→ **EXERCISE DETAILS**:
The pictures are to be omitted when the entries are reproduced exactly.

→ **TASK INPUTS**:
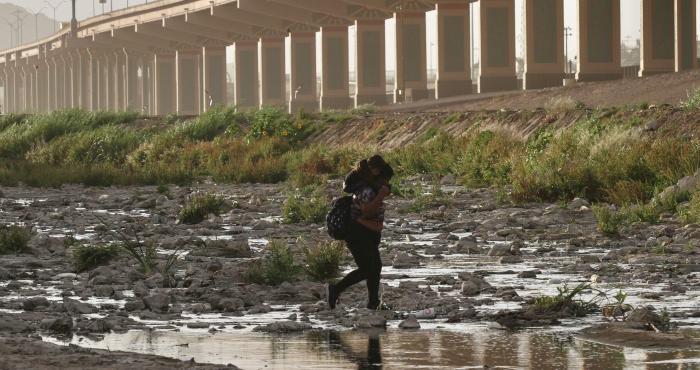 Mujer migrante cruza entre tormenta de arena el Río Bravo la frontera en Juárez.
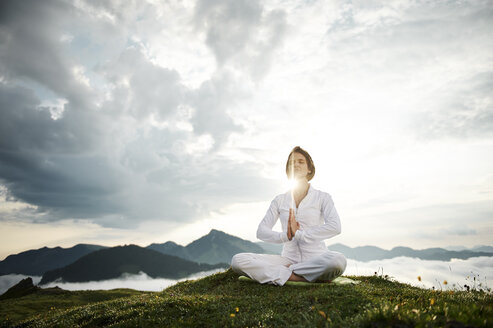 Austria.Kranzhorn, Mid adult woman practising yoga on mountain top - MAOF000025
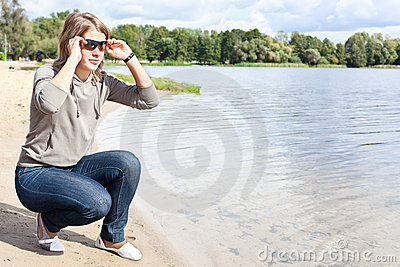 Young woman with sunglasses on shore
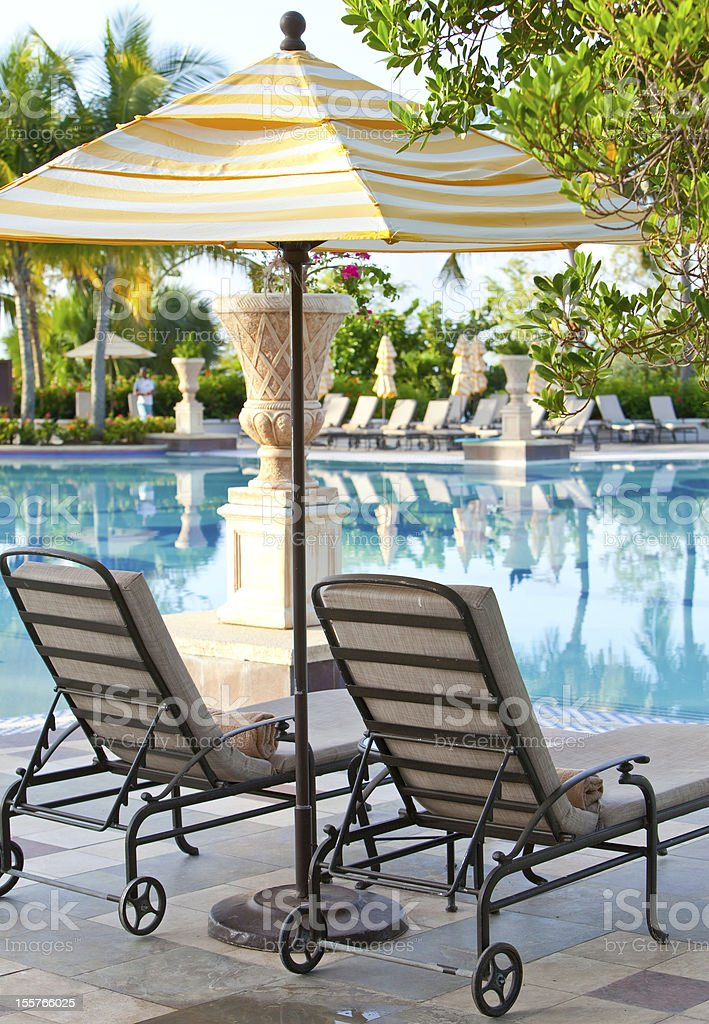 chaise lounges near pool royalty-free stock photo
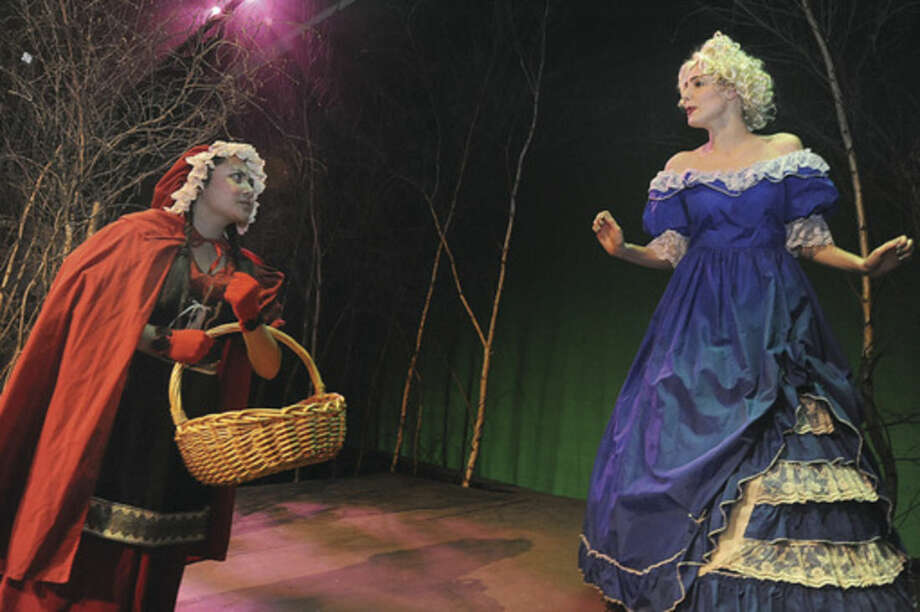 """Hour photo/Matthew VinciSophie Starknan as Little Red Riding Hood and Amanda Mariano as Cinderella's stepmother perform in a dress rehearsal for Brien McMahon High School's play """"Into the Woods."""""""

→ **WRITTEN SOLUTION**:
 Mujer migrante cruza entre tormenta de arena el Río Bravo la frontera en Juárez.
 Austria.Kranzhorn, Mid adult woman practising yoga on mountain top - MAOF000025
 Young woman with sunglasses on shore
 chaise lounges near pool royalty-free stock photo
 """Hour photo/Matthew VinciSophie Starknan as Little Red Riding Hood and Amanda Mariano as Cinderella's stepmother perform in a dress rehearsal for Brien McMahon High School's play """"Into the Woods."""""""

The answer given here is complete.